Data to examine Start Marker

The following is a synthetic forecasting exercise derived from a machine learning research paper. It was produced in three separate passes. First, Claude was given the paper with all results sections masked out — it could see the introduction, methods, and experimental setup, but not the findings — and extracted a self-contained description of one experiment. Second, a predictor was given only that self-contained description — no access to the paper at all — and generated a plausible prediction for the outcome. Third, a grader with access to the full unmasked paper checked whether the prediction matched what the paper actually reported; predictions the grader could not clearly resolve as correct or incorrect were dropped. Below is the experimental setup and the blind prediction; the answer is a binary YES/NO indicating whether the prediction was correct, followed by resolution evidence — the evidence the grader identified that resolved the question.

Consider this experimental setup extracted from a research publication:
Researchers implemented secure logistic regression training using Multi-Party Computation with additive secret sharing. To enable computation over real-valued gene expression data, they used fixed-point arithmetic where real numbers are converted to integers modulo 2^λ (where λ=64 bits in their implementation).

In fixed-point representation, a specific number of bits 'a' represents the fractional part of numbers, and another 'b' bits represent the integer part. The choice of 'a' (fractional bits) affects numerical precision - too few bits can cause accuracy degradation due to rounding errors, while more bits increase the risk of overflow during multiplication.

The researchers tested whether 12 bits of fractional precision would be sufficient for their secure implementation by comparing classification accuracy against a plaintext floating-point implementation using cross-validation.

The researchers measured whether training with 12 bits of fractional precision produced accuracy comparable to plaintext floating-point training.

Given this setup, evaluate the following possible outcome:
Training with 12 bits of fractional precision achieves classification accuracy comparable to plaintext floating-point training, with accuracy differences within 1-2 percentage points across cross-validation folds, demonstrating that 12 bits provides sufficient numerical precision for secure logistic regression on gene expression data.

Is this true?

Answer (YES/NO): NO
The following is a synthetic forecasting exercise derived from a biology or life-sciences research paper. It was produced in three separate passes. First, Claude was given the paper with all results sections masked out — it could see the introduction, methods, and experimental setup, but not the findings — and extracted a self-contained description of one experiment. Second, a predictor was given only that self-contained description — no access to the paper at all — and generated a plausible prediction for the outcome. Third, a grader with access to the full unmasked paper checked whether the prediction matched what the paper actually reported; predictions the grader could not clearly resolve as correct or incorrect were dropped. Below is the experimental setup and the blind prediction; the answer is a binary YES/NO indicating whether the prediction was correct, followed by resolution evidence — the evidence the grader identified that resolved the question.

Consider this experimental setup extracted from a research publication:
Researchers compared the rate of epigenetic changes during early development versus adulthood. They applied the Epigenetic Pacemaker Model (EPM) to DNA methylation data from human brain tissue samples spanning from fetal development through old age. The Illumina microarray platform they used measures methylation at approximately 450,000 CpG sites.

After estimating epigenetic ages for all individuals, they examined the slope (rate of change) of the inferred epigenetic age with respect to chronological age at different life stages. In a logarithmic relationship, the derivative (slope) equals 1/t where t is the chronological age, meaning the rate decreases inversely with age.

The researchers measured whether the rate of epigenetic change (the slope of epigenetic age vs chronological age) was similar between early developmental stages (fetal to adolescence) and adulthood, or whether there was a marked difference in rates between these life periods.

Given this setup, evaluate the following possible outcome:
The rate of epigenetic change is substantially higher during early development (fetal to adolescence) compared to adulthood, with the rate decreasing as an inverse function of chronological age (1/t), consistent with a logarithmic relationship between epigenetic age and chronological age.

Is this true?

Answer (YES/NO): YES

Data to examine End Marker
Data to examine Start Marker

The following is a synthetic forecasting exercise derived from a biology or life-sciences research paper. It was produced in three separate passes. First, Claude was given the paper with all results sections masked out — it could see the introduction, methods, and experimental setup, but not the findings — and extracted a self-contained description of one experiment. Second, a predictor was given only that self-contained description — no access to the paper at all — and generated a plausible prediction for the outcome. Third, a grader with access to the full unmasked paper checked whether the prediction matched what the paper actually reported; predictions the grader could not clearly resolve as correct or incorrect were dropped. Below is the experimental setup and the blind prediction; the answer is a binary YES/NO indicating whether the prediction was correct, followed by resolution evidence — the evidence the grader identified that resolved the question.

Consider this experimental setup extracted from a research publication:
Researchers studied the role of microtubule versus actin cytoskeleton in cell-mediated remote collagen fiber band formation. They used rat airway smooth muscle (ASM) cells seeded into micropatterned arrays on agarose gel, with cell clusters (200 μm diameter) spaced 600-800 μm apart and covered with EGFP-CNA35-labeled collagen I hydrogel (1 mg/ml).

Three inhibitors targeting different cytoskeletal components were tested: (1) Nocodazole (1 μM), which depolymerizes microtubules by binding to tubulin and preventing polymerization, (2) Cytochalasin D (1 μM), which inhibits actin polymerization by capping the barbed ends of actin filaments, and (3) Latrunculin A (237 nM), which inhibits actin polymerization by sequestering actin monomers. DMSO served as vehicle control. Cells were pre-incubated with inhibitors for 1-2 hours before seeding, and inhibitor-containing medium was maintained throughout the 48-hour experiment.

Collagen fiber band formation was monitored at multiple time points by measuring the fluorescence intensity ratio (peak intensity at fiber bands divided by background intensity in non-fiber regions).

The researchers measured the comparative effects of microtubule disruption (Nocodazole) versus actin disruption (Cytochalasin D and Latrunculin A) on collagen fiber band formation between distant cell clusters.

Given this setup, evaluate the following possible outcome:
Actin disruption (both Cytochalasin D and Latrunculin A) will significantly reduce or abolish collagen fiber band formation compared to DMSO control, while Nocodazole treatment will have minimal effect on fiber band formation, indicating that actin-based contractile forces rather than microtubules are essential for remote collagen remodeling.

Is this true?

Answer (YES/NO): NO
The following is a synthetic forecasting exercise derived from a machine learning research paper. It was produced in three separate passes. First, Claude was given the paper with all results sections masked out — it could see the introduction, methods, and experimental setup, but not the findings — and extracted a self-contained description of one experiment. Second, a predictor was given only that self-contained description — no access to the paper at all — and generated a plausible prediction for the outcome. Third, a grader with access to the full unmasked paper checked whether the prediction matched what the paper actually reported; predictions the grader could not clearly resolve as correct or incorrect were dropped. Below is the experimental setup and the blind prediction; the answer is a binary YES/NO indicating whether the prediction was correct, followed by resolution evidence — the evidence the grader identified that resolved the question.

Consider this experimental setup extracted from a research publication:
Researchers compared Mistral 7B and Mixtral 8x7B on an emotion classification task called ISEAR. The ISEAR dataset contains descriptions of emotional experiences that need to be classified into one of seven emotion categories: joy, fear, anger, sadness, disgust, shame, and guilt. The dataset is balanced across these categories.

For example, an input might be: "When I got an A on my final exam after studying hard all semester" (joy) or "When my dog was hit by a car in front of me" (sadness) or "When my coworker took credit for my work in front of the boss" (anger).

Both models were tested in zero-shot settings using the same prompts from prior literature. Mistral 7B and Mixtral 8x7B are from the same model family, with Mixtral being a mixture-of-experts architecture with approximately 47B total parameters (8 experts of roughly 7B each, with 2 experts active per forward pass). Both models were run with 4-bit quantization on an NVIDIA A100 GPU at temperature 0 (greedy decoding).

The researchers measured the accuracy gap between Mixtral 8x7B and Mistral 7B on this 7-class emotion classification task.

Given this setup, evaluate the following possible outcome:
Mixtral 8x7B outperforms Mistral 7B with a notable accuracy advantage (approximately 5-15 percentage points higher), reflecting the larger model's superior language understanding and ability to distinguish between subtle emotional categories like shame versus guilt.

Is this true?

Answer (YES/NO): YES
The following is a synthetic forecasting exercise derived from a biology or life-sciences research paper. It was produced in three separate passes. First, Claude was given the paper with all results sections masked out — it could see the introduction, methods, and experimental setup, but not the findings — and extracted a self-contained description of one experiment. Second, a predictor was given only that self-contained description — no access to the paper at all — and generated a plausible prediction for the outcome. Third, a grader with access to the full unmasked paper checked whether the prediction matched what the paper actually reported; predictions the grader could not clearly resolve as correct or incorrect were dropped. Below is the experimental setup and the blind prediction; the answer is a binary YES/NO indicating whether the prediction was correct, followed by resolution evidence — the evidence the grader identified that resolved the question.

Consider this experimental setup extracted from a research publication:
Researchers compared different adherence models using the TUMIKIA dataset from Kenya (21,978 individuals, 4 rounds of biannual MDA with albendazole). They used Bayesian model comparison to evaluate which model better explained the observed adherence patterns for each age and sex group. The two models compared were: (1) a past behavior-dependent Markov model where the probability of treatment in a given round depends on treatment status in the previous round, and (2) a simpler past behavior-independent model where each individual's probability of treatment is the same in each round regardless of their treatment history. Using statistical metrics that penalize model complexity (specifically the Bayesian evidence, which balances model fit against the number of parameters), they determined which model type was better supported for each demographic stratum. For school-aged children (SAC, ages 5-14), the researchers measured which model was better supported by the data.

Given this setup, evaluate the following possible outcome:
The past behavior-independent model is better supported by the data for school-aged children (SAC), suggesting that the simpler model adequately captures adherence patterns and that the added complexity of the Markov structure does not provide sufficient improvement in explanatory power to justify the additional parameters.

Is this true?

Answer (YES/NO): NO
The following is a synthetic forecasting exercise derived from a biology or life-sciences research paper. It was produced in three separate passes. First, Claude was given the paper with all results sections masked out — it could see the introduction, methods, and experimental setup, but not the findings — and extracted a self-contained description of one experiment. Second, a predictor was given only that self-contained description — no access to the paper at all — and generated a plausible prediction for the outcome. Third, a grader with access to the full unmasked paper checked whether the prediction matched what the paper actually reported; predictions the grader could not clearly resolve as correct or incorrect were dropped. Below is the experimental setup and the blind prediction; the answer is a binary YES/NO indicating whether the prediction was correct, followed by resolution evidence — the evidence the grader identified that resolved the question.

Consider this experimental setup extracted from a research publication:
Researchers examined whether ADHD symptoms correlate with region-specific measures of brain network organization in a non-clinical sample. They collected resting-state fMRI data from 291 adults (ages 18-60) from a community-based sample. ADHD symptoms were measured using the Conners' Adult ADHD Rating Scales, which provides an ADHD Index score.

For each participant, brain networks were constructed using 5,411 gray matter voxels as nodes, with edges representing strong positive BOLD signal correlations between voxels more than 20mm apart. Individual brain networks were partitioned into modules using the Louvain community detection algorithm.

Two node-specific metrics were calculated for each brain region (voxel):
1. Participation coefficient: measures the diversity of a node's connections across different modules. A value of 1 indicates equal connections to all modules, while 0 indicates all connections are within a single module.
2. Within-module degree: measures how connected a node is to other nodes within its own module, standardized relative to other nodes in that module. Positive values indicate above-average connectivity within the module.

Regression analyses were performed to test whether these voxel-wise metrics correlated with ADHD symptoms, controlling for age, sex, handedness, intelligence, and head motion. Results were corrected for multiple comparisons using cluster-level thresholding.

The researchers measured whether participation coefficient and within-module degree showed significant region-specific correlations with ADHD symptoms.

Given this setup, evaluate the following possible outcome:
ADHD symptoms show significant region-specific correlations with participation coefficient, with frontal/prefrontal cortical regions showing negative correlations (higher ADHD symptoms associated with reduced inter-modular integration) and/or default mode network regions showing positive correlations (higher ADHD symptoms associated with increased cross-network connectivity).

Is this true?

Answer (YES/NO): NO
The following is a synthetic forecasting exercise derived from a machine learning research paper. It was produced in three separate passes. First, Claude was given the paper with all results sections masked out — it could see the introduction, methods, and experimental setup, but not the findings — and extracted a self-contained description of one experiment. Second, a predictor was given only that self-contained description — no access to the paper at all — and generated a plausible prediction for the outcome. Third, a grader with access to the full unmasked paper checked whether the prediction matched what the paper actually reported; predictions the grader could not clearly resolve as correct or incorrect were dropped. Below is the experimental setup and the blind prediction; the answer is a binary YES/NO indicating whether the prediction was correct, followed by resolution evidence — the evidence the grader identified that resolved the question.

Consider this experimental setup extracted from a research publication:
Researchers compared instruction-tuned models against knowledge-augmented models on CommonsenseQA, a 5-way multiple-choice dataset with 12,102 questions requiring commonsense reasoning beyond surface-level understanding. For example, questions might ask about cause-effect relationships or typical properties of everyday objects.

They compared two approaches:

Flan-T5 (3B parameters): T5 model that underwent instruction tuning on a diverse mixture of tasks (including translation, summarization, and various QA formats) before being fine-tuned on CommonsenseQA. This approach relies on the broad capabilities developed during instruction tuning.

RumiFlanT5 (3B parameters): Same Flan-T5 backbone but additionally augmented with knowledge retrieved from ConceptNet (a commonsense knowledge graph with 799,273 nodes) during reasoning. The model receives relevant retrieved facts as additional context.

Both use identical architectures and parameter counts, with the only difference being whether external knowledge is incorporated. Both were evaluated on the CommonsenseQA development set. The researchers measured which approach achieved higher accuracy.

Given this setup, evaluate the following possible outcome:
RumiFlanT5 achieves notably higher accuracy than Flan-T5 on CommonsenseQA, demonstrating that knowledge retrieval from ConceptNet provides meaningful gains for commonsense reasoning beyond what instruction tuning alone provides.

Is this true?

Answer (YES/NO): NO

Data to examine End Marker

#### Your assignment
Some lines above hold the word "than". Copy all of them.

#### Exercise solution
Actin disruption (both Cytochalasin D and Latrunculin A) will significantly reduce or abolish collagen fiber band formation compared to DMSO control, while Nocodazole treatment will have minimal effect on fiber band formation, indicating that actin-based contractile forces rather than microtubules are essential for remote collagen remodeling.
For each participant, brain networks were constructed using 5,411 gray matter voxels as nodes, with edges representing strong positive BOLD signal correlations between voxels more than 20mm apart. Individual brain networks were partitioned into modules using the Louvain community detection algorithm.
RumiFlanT5 achieves notably higher accuracy than Flan-T5 on CommonsenseQA, demonstrating that knowledge retrieval from ConceptNet provides meaningful gains for commonsense reasoning beyond what instruction tuning alone provides.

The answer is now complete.